====== Text passage ======

The Social Security Administration's inspector general is investigating a whistleblower complaint alleging that a former U.S. DOGE Service software engineer exfiltrated two of the federal government's most sensitive citizen databases and planned to share them with a private employer. The databases, Numident and the Master Death File, contain records for more than 500 million living and dead Americans, including Social Security numbers, dates and places of birth, citizenship status, race, and ethnicity. If confirmed, this would constitute the largest insider data theft of federal PII in U.S. history. The inspector general has alerted Congress and referred the matter to the Government Accountability Office, which is conducting a parallel audit of DOGE's data access.
What Happened
According to a complaint reviewed by the Washington Post, a former DOGE software engineer who worked at the SSA before transitioning to a government contractor role in October 2025 allegedly told multiple coworkers that he had taken two restricted SSA databases with him; and had at least one stored on a thumb drive. He reportedly stated he intended to share the data with his new private employer.
The SSA's acting inspector general has formally notified senior members of four congressional committees of the investigation and separately alerted the GAO, which has been conducting an independent audit of how DOGE personnel accessed federal agency data systems. The whistleblower, who filed the complaint anonymously due to fear of retaliation, was interviewed by the Washington Post, which reviewed the underlying complaint document.
Charles Borges, the SSA's former chief data officer, had previously raised concerns that DOGE staffers were bypassing established safeguards governing access to Social Security data; concerns that now appear directly relevant to this investigation. DOGE staff reportedly gained access to sensitive SSA systems last year as part of a broader push to access federal data infrastructure across multiple agencies.
What Was Taken
The alleged exfiltration centers on two of the most sensitive federal databases in existence:
- Numident (Numerical Identification System): The SSA's master registry of all Social Security number holders. Contains full legal names, Social Security numbers, dates and places of birth, citizenship status, race, and ethnicity for every person ever issued an SSN; records spanning more than 500 million living and dead Americans
- Master Death File: The SSA's authoritative death record database, used by financial institutions, federal agencies, and healthcare systems nationwide to verify deceased status and prevent fraud
Together, these databases represent a near-complete identity dossier on virtually every American who has ever lived. The alleged storage medium, a thumb drive, indicates the data was physically removed from federal custody with no documented chain of custody or authorization.
Why It Matters
This is not a conventional breach. No external threat actor breached a perimeter. No malware was deployed. The alleged vector is insider access granted to a DOGE-affiliated contractor who then allegedly walked out the door with the crown jewels of U.S. federal identity infrastructure on removable media.

====== Entries supplied ======

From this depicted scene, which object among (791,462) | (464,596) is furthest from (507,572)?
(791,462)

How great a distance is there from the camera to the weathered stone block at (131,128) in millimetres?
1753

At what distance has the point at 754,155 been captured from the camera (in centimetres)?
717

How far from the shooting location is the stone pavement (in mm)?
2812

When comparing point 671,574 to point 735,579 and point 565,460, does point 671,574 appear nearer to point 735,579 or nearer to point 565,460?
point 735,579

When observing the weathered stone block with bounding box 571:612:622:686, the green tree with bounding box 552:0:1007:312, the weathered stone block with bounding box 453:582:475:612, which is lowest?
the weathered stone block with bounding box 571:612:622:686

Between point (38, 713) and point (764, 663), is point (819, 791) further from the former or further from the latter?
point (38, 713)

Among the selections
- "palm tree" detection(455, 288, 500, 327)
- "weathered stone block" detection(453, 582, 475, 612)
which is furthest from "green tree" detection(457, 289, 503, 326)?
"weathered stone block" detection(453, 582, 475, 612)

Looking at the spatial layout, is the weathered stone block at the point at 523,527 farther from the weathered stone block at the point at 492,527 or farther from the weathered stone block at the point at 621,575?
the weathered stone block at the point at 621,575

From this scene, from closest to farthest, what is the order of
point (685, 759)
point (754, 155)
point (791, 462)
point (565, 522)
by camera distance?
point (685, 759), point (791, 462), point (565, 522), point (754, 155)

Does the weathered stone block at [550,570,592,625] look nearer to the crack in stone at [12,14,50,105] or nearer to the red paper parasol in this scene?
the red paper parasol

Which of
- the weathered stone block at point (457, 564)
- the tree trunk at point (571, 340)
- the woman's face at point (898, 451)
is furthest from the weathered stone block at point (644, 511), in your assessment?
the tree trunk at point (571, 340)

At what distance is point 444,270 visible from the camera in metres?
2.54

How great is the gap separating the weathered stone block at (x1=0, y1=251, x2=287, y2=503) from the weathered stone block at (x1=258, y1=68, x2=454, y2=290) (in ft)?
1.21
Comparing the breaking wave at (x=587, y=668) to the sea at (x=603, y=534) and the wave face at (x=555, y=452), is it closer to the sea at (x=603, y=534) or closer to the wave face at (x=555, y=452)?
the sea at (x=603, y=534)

======
====== Entries supplied ======

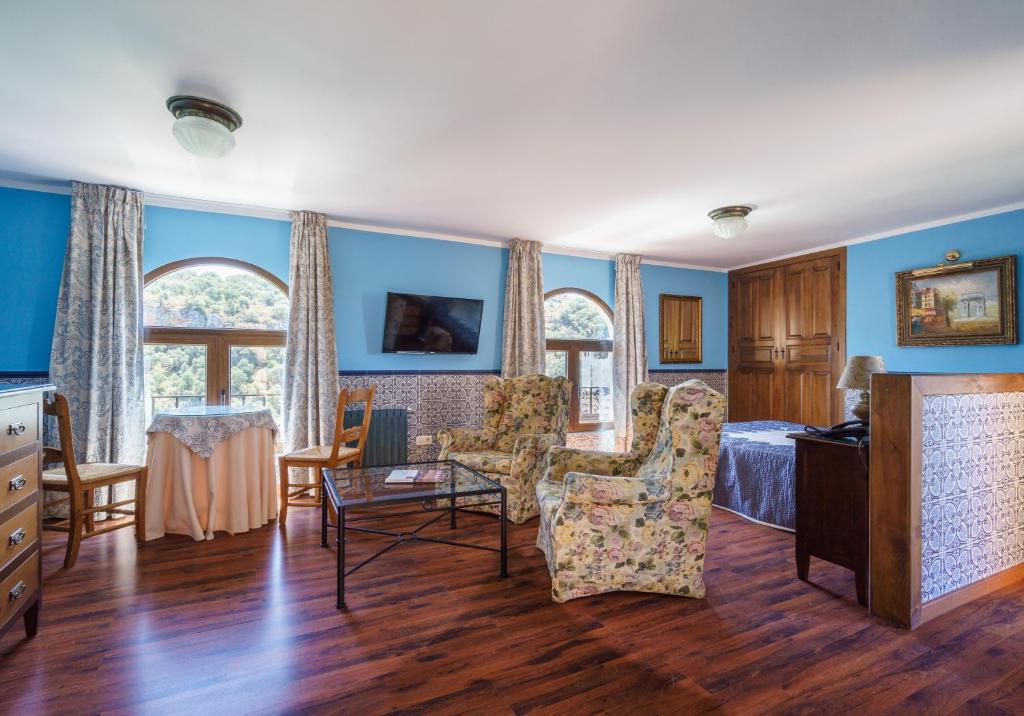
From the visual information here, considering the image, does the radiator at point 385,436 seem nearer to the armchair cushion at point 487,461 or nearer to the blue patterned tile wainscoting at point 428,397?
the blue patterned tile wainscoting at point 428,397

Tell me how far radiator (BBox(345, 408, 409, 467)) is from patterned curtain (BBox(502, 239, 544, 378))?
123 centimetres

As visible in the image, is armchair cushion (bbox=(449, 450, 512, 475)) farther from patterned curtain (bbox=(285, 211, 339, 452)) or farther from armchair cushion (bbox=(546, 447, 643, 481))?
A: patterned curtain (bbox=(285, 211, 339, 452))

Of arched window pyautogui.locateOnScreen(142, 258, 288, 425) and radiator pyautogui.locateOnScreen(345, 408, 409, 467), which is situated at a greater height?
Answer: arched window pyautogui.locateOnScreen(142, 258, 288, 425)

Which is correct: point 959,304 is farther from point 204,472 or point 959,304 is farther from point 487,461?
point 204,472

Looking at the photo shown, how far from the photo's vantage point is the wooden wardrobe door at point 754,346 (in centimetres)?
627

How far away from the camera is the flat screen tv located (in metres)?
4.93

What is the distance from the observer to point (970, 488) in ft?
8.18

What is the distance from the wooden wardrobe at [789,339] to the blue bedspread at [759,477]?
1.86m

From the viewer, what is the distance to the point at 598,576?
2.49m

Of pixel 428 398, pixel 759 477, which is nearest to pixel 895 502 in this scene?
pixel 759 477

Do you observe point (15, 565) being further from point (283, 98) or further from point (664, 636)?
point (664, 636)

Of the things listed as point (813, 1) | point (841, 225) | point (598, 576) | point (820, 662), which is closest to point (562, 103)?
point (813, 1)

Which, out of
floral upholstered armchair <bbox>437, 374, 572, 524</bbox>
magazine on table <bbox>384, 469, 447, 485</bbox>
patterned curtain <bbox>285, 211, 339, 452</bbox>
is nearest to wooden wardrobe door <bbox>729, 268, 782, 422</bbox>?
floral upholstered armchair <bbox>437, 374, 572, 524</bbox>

======

Tasks to perform
**A)** Write out the part of the article on the alleged Social Security data theft that opens with the words containing "The SSA's acting" and closes with "underlying complaint document.".
**B)** In the article on the alleged Social Security data theft, which body is running a parallel audit of DOGE's data access?
**C)** Using the article on the alleged Social Security data theft, explain why the incident is not treated as a conventional breach.
The records have no connection to the text.

Answers for the exercise
**A)**
The SSA's acting inspector general has formally notified senior members of four congressional committees of the investigation and separately alerted the GAO, which has been conducting an independent audit of how DOGE personnel accessed federal agency data systems. The whistleblower, who filed the complaint anonymously due to fear of retaliation, was interviewed by the Washington Post, which reviewed the underlying complaint document.

**B)** The Government Accountability Office (GAO).

**C)** No outside threat actor broke through a perimeter, and no malware was deployed. Instead, the alleged route was insider access given to a DOGE-affiliated contractor, who then reportedly left with the data on removable media.